“I just want one sip of whatever she’s drinking,” that’s what I told my friend as we watched Erykah Badu pour yet another serving of her infamous “tea.” (Aren’t you a little curious as to what’s “really” in there?)
Anywho, she performed over the Memorial Day weekend in Baltimore (my hometown) and I must say, it was one of my favorite Badu performances to date.
While her shows are pretty consistent in style, it’s obvious that either Badu is on the comeback from heartache, she’s still enjoying the pleasures of herbal remedies or she just really doesn’t care. It could be all of the above but it really seems like she’s found a way to free herself from the demands of public perception and expectations. There’s a life lesson there, we’ll get back to it.
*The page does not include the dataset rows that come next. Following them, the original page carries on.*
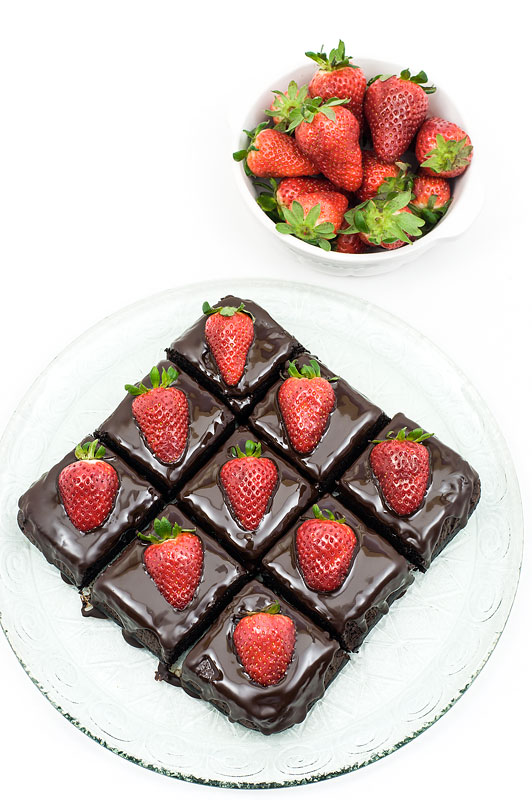 Chocolate strawberry cubes dark chocolate top shot on cubes
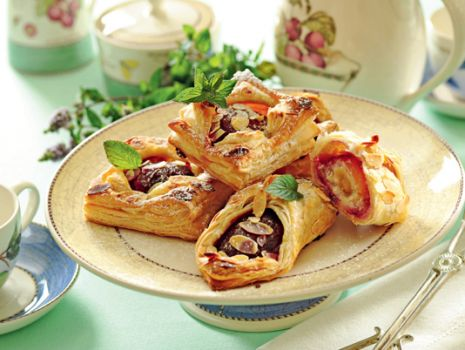 Przepis: Ciasteczka francuskie z marcepanem i śliwkami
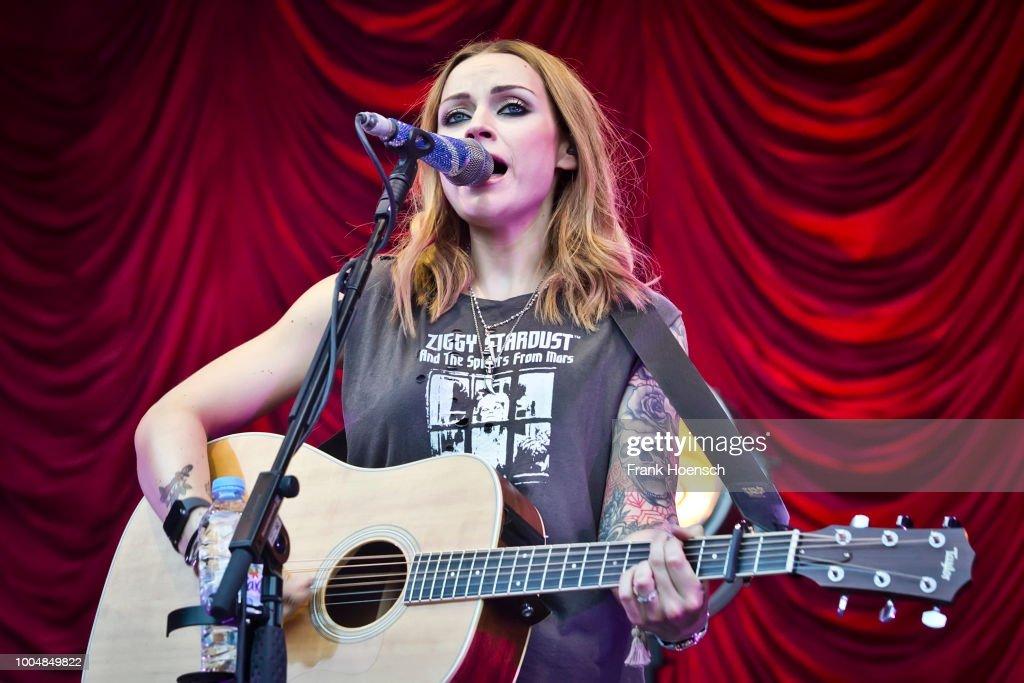 Amy Macdonald Performs In Berlin : News Photo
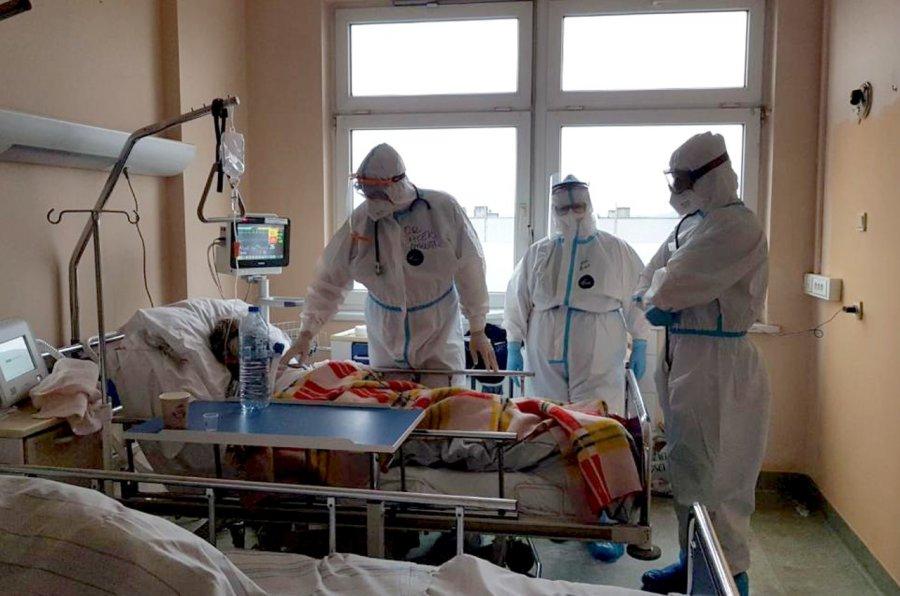 Koronawirus. Pacjenci, którzy wyzdrowieli dziękują personelowi szpitala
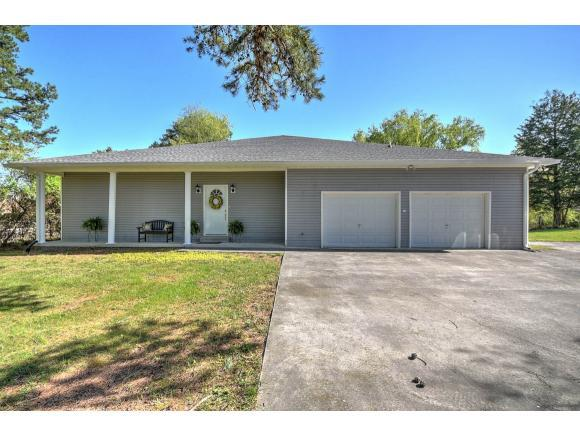 104 George Miller Street, Johnson City, TN 37615 (MLS #405992) :: Highlands Realty, Inc.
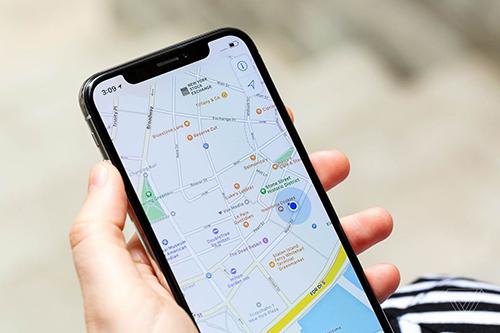 Số điện thoại liên lạc của địa điểm trên Google Maps dễ dàng được thay đổi. Ảnh minh họa: Verge.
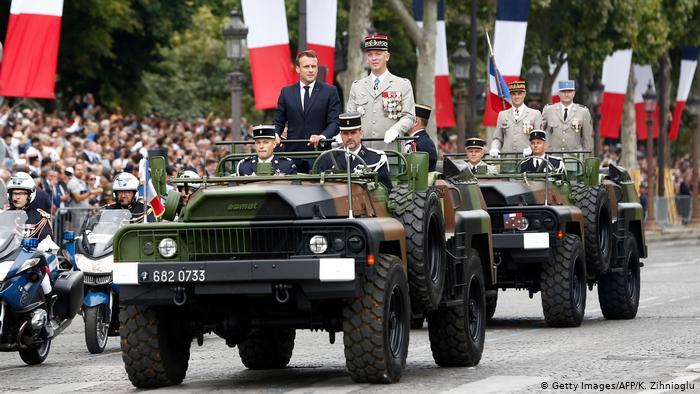 """Γαλλία: Το """"πραξικόπημα με τις παντόφλες"""", η ενίσχυση της ακροδεξιάς Λεπέν και ένας Μακρόν σε κρίση"""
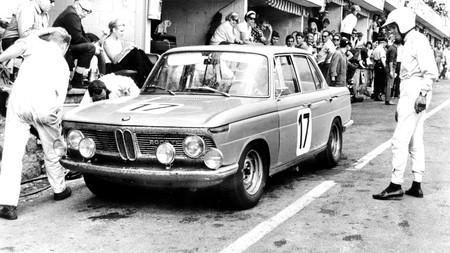 BMW 2000 Ti, cuando hacer menos de 10 minutos en Nürburgring era un hito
She started the show with my current favorite song, Out My Mind Just in Time and for the entire performance of that song I thought I was her backup singer. Then she went into Me, a song where she often enjoys displaying her favorite finger at the thought of the media exploiting her journey and testimony.
She shocked much of the crowd when she later dropped her black trench-coat and hat for a peach colored spring flowing dress. (Is Badu going back to her Mama’s Gotta Gun days?) She even accompanied the dress with a few moves that verified that Badu was indeed… a woman.
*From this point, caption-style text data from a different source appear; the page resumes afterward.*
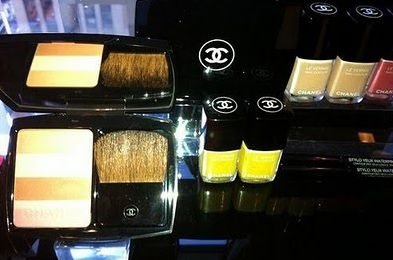 Giallo il make-up dell'estate a casa Chanel -Les Fleurs d'été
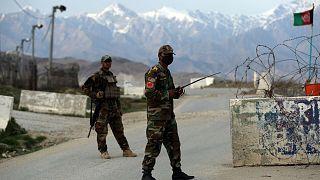 سربازان امنیتی در افغانستان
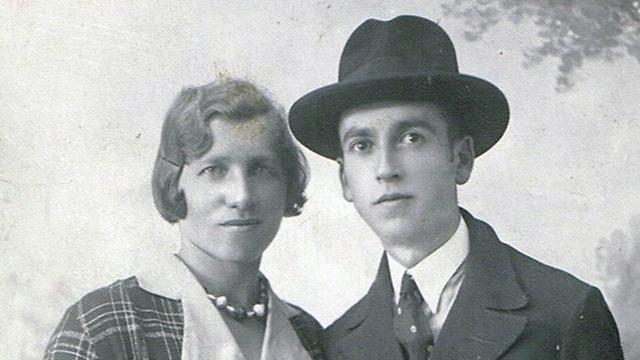 """התמונה שהגיעה מבת הדודה בארה""""ב: רוזי ואיגנץ גוטסמן ()"""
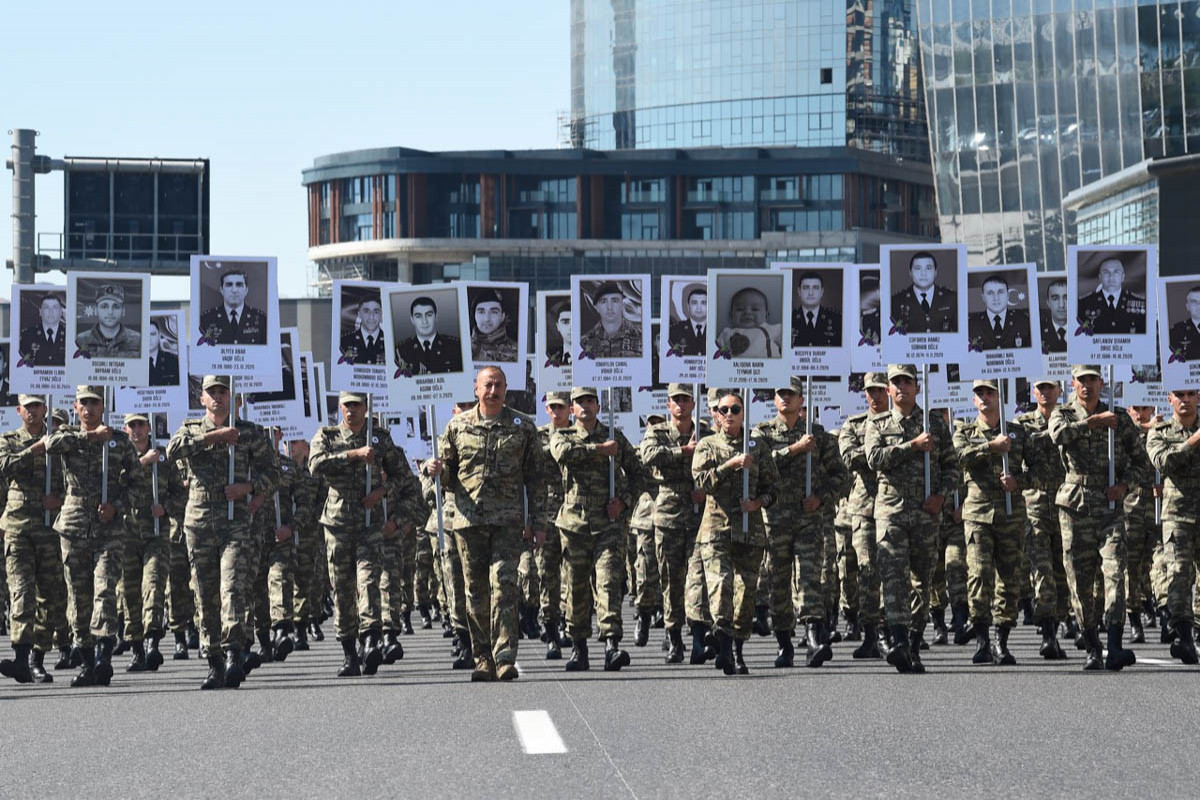 March to pay tribute to memory of Patriotic War martyrs held in Baku, Azerbaijani President, First Lady joined the march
Watching Ms. Badu perform made me think of one thing, what if more people could be that free?
What if our flaws, shortcomings, dysfunctional attributes were appreciated more than critiqued and criticized? Who or what would we have to hide from then? Only our belief in a higher power and a higher value of ourselves—right?
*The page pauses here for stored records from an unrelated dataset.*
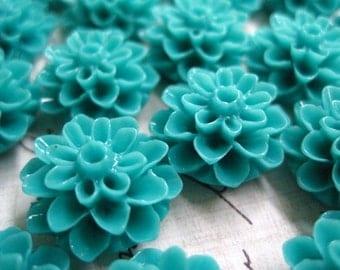 Flower Cabochons / 6 pcs Resin Cabochon Flowers/ Turquoise Dahlia Mum Flower 15mm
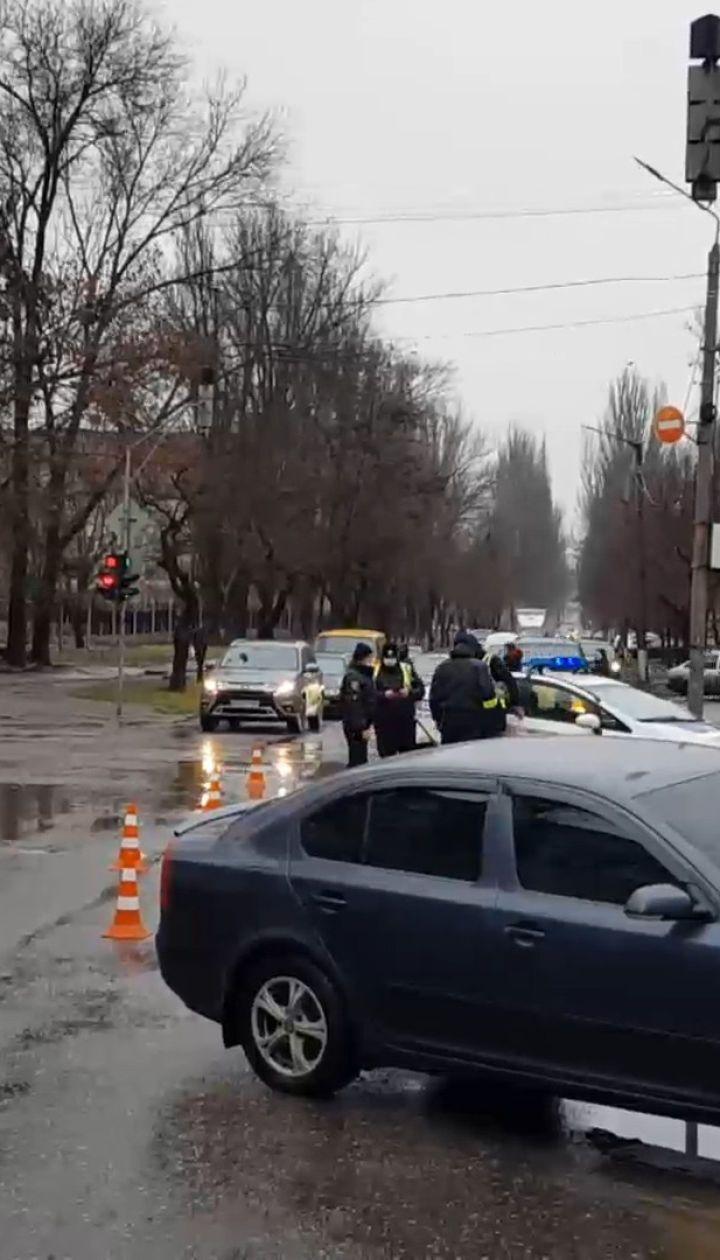 В Кривом Роге водитель грузовика насмерть сбил девушку – ДТП с дорог Украины за 27 января 2021 года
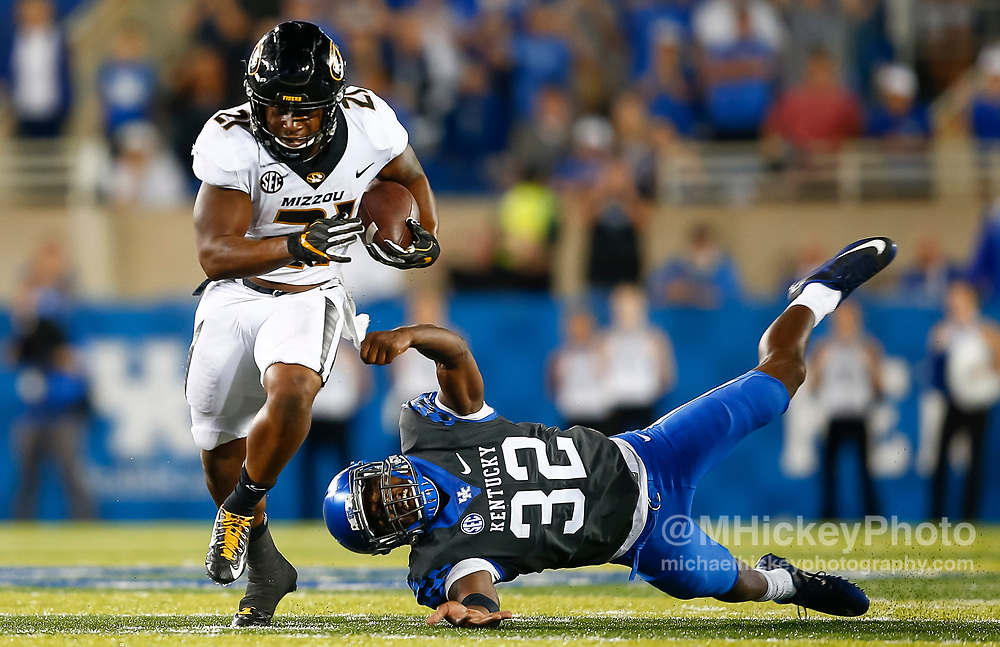 LEXINGTON, KY - OCTOBER 07: Ish Witter #21 of the Missouri Tigers runs the ball as Eli Brown #32 of the Kentucky Wildcats tries to make the grab at Commonwealth Stadium on October 7, 2017 in Lexington, Kentucky. (Photo by Michael Hickey/Getty Images) *** Local Caption *** Ish Witter; Eli Brown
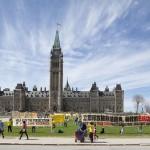 加拿大十余部长议员现场庆贺法轮大法洪传22周年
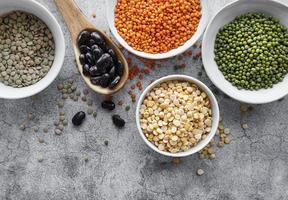 cuencos con diferentes tipos de legumbres foto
Would there be less stress and pressure to measure up to something often unrealistic?
Badu has had three children by three different men. Is she supposed to hide that and be ashamed? Or take it as life and the lessons she’s learned. It may not even be, by her standards, wrong. So who are we or rather, society, to suggest it is?
Who is perfect? Who can really throw the first stone?
Unfortunately, we have been trained and conditioned to live in a box and we’ve been given examples and guidelines of what’s right and wrong. We drive ourselves crazy trying to fit that mold knowing that some of who we really are spiels over and we’re stuck trying to put a spanx on the bodies of our story.
I know that many of us have careers that are black and white. Politicians and preachers often have to pretend and so do a lot of people like me and you. Whether you’re doing it for your family, community, position, name…I’m sure a part of you wishes you could sip some of Badu’s tea and dance to the grooves of your own truths.
Other people may not appreaciate it, but I rather enjoy the backend often neglected stories that ultimately make people who they are. And I rather think its usually an intriguing and beautiful person behind all of the make-up and black trench-coats that we wear.
But who am I? I’m just a fan who may have been sprinkled with Badu’s fairy dust. Pray for my return.